## What you are asked to do:
Rewrite the stretch of records from the line containing "In the vertical" through the end of the records as a Markdown table with the columns Row and Line. Number each line and leave out blank lines.

START

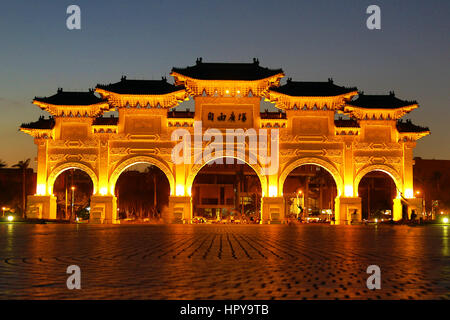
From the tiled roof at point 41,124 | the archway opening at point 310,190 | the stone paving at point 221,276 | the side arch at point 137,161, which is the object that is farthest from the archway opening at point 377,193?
the stone paving at point 221,276

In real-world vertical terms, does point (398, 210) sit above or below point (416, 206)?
below

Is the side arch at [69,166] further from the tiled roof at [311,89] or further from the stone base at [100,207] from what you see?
the tiled roof at [311,89]

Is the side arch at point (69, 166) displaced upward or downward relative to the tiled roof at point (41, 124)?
downward

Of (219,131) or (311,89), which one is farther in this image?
(311,89)

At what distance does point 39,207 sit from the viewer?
40.1m

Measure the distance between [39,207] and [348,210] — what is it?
71.8 ft

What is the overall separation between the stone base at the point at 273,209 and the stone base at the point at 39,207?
15.3 m

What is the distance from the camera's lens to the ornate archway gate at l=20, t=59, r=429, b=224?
40.1 m

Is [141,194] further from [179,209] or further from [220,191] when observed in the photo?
[179,209]

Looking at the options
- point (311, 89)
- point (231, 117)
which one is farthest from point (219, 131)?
point (311, 89)

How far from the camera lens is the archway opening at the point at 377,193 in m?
58.7
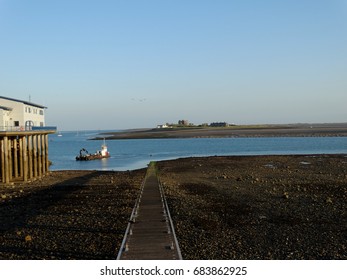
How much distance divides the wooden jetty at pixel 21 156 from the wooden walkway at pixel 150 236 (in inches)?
702

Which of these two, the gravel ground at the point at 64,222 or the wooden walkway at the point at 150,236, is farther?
the gravel ground at the point at 64,222

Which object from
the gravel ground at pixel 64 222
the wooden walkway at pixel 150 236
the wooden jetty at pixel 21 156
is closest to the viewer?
the wooden walkway at pixel 150 236

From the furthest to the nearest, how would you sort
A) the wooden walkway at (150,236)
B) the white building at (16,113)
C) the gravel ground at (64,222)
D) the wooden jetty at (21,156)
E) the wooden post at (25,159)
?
the white building at (16,113) < the wooden post at (25,159) < the wooden jetty at (21,156) < the gravel ground at (64,222) < the wooden walkway at (150,236)

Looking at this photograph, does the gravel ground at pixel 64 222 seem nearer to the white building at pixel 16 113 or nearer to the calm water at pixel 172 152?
the white building at pixel 16 113

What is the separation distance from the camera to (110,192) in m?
23.7

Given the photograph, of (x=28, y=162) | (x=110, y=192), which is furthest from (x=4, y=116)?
(x=110, y=192)

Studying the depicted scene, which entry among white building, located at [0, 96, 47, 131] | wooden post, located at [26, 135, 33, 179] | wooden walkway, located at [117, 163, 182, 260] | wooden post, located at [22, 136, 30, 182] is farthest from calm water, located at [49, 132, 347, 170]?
wooden walkway, located at [117, 163, 182, 260]

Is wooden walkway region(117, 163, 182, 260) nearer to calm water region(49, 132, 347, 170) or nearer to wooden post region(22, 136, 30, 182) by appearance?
wooden post region(22, 136, 30, 182)

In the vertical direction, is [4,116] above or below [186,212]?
above

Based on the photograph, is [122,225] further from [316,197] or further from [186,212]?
[316,197]

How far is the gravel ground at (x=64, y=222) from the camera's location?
11188mm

END

## Task result:
| Row | Line |
|---|---|
| 1 | In the vertical direction, is [4,116] above or below [186,212]? |
| 2 | above |
| 3 | Based on the photograph, is [122,225] further from [316,197] or further from [186,212]? |
| 4 | [316,197] |
| 5 | How far is the gravel ground at (x=64, y=222) from the camera's location? |
| 6 | 11188mm |